* **Listed entries**:
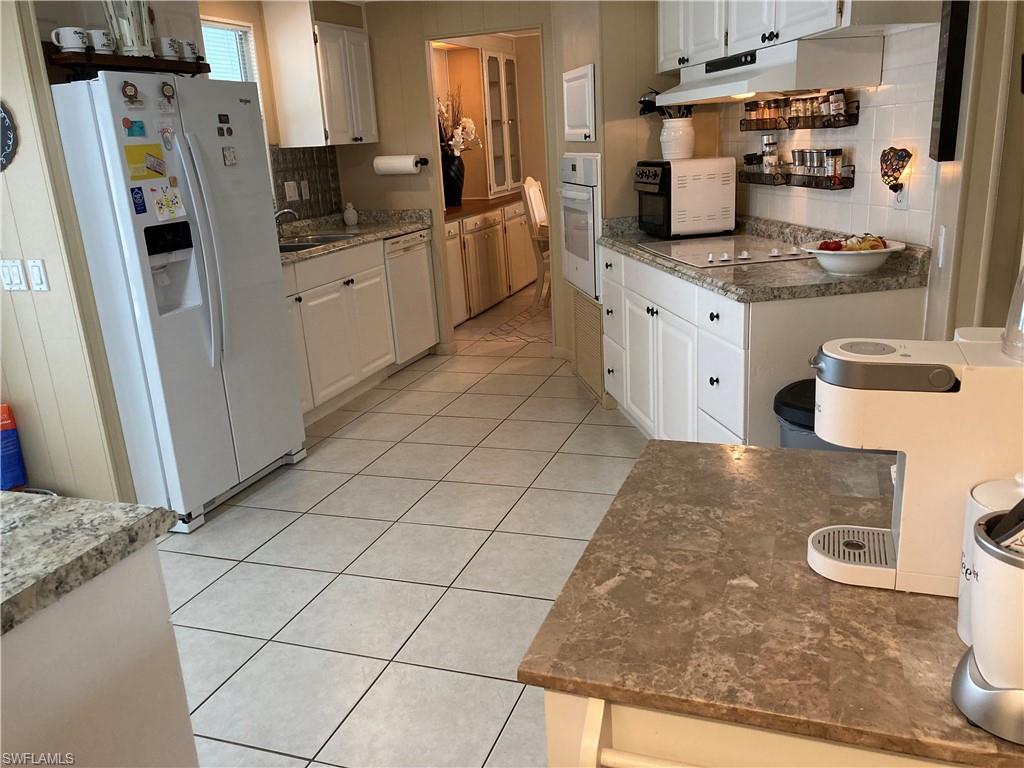 32 Lemans Drive Naples, FL 34112 - Photo 47 of 49 a kitchen with stainless steel appliances a sink a stove a refrigerator and cabinets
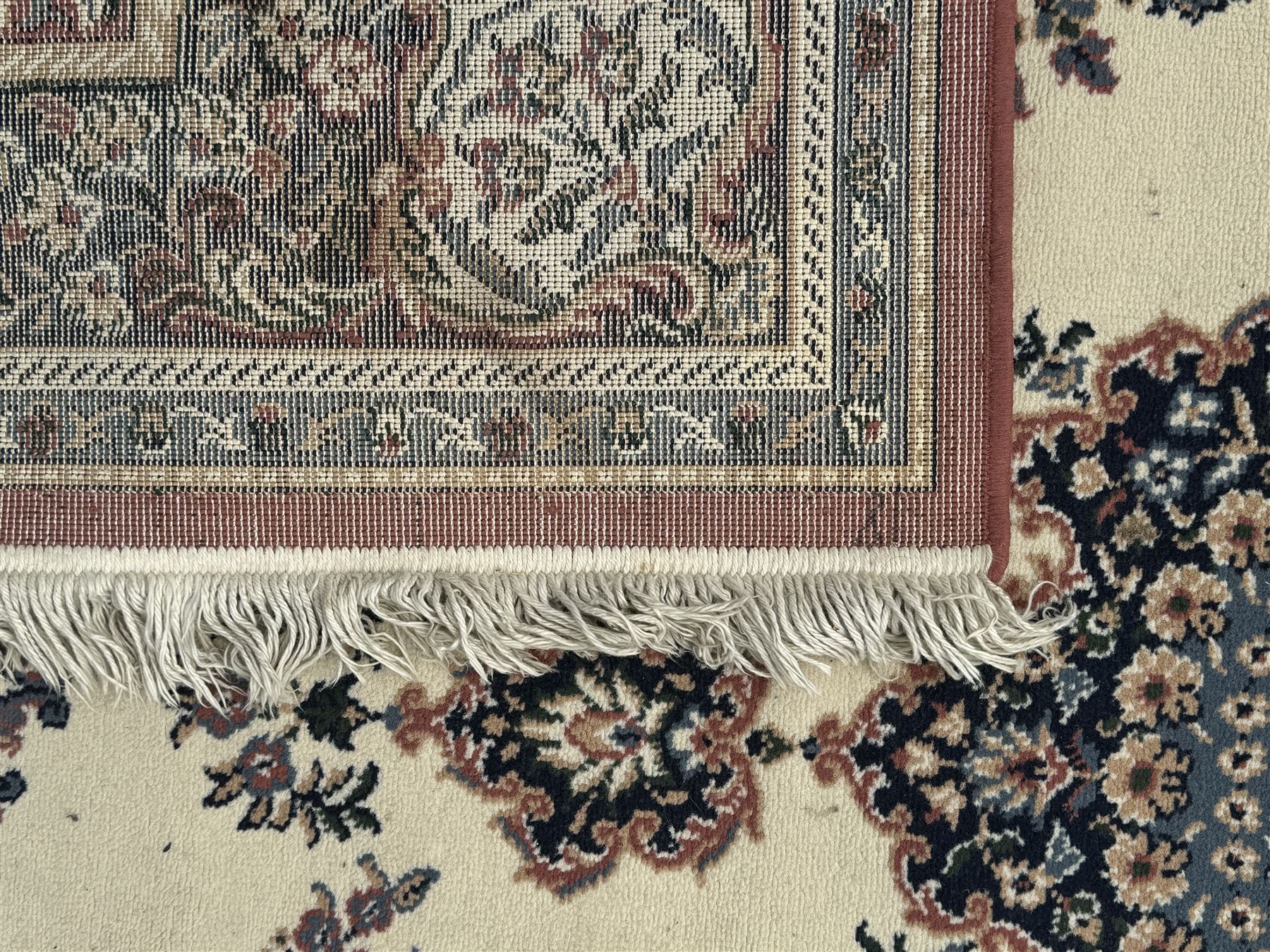 Persian design ivory ground rug, the field decorated with an oval medallion filled with floral motifs and scrolling vines, flanked by floral sprays and corner spandrels with palmette designs, the main border featuring a series of stylised floral patterns against a dark blue ground, enclosed by multiple guard stripes with geometric and floral motifs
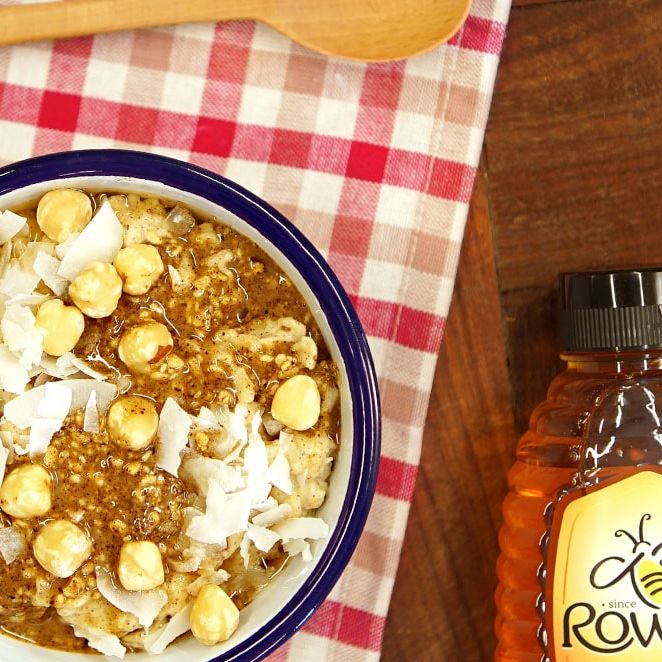 a bowl of oatmeal with nuts and coconut next to a bottle of honey .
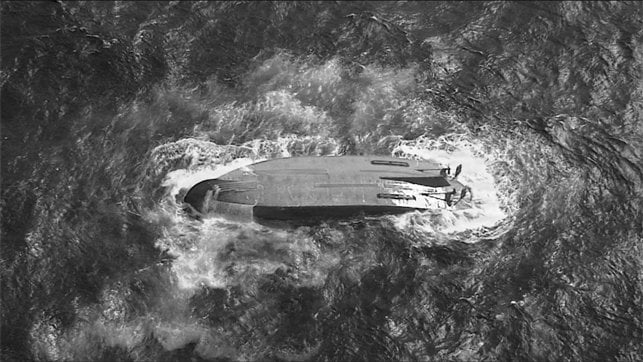 overturned capsized cargo ship Mariana Islands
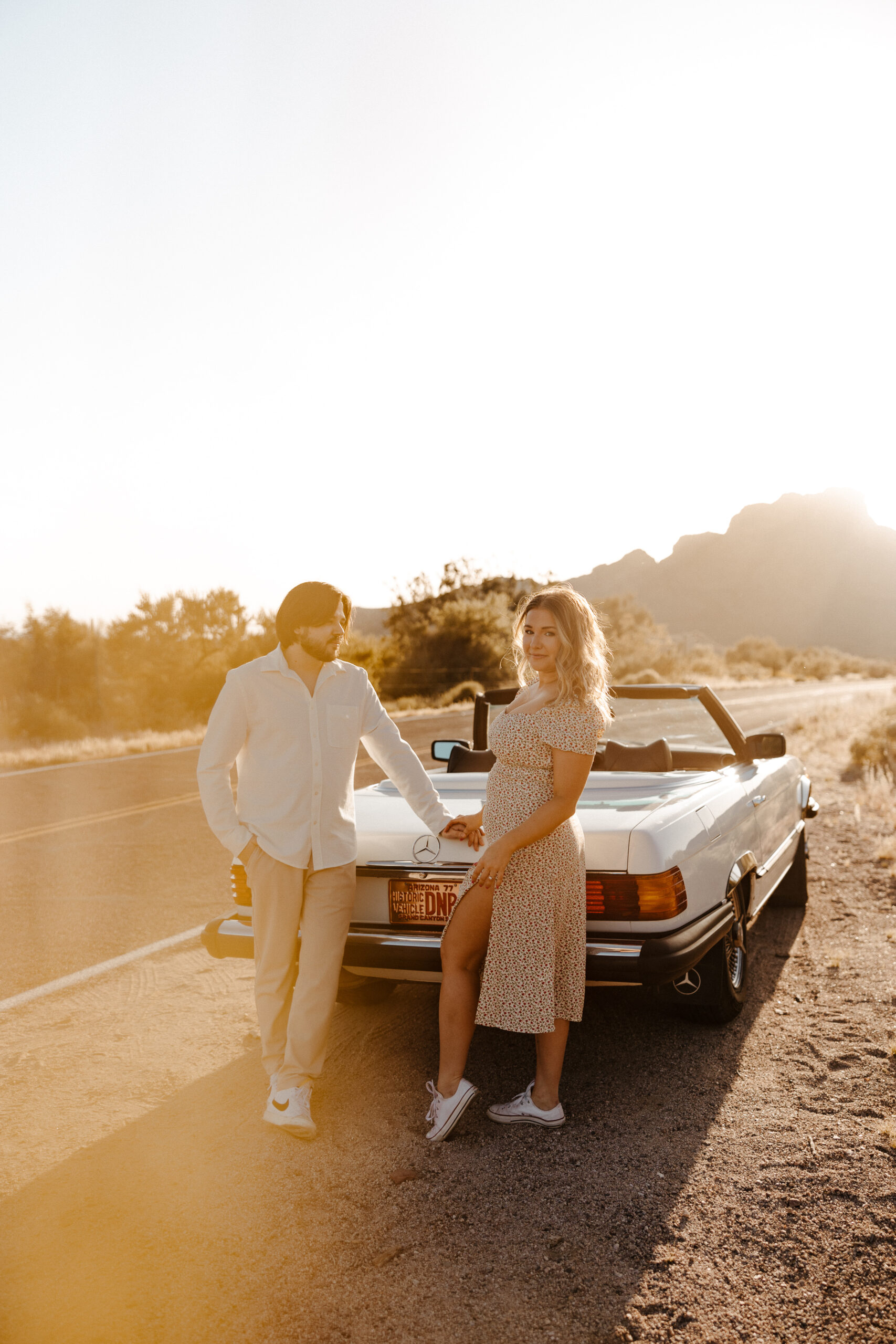 couple at the back of car holding hands for vintage car engagement photos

* **Problem requirements**: Where a picture appears in the listing above, skip it and set down all the rest exactly.

* **Task output**:
 32 Lemans Drive Naples, FL 34112 - Photo 47 of 49 a kitchen with stainless steel appliances a sink a stove a refrigerator and cabinets
 Persian design ivory ground rug, the field decorated with an oval medallion filled with floral motifs and scrolling vines, flanked by floral sprays and corner spandrels with palmette designs, the main border featuring a series of stylised floral patterns against a dark blue ground, enclosed by multiple guard stripes with geometric and floral motifs
 a bowl of oatmeal with nuts and coconut next to a bottle of honey .
 overturned capsized cargo ship Mariana Islands
 couple at the back of car holding hands for vintage car engagement photos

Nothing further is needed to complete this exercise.